BNDES e governo tratam sobre ponte rio Negro

Uma equipe de técnicos do BNDES (Banco Nacional de Desenvolvimento Econômico­ e Social) das áreas de meio ambiente, desenvolvimento urba­no e regional esteve durante três dias em missão no Estado, reunida com o governador interino Omar Aziz e secretários. O objetivo foi apresentar ao banco, os projetos de desenvolvimento dos municípios que compõem a região metropolitana e de viabilidade da construção da ponte sobre o rio Negro.
“Os trabalhos de avaliação foram concluídos na última sex­­­ta-feira, após os secretários de Governo, Infra-estrutura, Saú­­­de, Turismo, Produção Rural, entre outros,
apresentarem projetos sociais e ambientais relacionados ao empreendimento. “Mostramos, ainda, o estudo de impacto socioeconômico e a estrutura organizacional neces­sária para a implantação, acompanhamento e execução do pro­­­jeto”, informou Aziz

Com isso, o governo do Estado tenta conseguir o apoio financeiro do BNDES para a cons­­­trução da ponte, orçada em cerca de R$ 600 milhões.

Ao término das atividades, a chefe da missão do banco, Ana Cristina Barbosa, observou que, em uma primeira análise, a ponte integra uma estratégia mais abrangente do governo do Estado para a formação da região metropolitana.

“O projeto está muito bem articulado, com uma preocupação técnica em relação a vários aspectos.
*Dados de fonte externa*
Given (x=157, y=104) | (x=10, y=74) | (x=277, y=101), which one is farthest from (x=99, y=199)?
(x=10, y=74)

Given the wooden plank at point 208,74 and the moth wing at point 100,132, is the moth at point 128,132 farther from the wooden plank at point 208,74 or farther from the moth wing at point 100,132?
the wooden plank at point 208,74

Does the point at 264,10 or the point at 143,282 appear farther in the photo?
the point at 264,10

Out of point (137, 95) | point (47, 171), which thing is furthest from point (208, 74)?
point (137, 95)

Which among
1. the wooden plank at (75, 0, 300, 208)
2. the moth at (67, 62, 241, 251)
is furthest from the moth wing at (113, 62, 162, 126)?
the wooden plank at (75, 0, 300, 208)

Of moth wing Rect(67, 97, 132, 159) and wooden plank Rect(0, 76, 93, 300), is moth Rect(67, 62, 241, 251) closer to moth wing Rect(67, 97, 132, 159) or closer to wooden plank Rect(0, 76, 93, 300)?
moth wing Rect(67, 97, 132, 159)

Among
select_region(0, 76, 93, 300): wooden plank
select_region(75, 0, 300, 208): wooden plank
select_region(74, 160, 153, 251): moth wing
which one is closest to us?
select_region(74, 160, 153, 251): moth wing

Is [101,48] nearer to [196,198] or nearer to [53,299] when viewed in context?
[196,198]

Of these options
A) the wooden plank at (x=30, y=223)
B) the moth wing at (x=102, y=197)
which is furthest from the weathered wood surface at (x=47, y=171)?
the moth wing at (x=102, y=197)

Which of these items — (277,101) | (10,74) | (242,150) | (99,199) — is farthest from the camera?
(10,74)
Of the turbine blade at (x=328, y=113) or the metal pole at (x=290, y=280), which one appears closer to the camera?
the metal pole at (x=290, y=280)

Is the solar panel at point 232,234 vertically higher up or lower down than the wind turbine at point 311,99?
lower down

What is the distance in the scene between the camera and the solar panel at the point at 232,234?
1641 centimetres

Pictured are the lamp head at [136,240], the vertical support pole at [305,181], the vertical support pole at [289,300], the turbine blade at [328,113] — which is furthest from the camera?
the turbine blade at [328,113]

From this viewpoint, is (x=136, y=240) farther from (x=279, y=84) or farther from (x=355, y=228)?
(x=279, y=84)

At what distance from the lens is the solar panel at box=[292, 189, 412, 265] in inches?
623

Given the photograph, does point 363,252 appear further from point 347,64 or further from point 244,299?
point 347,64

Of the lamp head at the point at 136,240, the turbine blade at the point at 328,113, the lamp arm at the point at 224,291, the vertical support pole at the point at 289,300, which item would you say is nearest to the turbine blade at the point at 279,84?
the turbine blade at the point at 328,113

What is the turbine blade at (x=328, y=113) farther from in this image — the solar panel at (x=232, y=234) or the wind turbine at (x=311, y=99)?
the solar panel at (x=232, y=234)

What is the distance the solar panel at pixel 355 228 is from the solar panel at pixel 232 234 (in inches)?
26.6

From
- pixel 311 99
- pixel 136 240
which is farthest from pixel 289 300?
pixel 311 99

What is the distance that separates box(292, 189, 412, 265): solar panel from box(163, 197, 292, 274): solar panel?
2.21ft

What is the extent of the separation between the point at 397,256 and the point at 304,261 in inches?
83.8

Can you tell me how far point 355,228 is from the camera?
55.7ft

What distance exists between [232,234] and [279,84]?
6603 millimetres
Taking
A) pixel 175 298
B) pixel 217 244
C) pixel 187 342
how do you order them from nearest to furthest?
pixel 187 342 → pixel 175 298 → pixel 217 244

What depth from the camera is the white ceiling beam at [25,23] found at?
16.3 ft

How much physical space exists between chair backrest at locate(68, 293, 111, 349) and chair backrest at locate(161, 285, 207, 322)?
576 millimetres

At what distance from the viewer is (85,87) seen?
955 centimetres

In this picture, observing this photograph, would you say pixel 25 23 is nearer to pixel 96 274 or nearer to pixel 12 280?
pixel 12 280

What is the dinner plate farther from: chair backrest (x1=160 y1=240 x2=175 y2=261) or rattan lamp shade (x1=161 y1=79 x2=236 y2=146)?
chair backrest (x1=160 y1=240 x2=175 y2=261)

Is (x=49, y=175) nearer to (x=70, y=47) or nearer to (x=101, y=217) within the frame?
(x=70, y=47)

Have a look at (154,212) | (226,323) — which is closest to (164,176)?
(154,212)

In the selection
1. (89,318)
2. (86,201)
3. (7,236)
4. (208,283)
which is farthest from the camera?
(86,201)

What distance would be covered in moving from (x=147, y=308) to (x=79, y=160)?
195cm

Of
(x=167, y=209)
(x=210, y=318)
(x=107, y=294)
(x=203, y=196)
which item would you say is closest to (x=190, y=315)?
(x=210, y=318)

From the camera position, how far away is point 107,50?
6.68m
Podemos, ainda, perceber todo esse envolvimento e dedicação da equipe técnica em torno do projeto da ponte” disse Cristina, ao declarar que a próxima etapa é verificar a forma mais adequada de o banco contribuir com o processo de desenvolvimento que está desenhado, além do financiamento.

Em Manaus, os técnicos foram informados a respeito da importância do empreendimen­to­ para o desenvolvimento do Estado em várias áreas como saúde, educação, infra-estrutura,­ produção rural, turismo, meio ambiente, ciência e tecnologia.

O secretário de Governo, Jo­­­sé Melo, disse que a orientação do governador foi disponibilizar à equipe do banco todas as informações necessárias para o relatório. “A idéia, agora, é preencher os pré-requisitos do banco. Há um esforço para isso, mas estamos otimistas, pois o foco do governo convergem com os do BNDES”, comentou.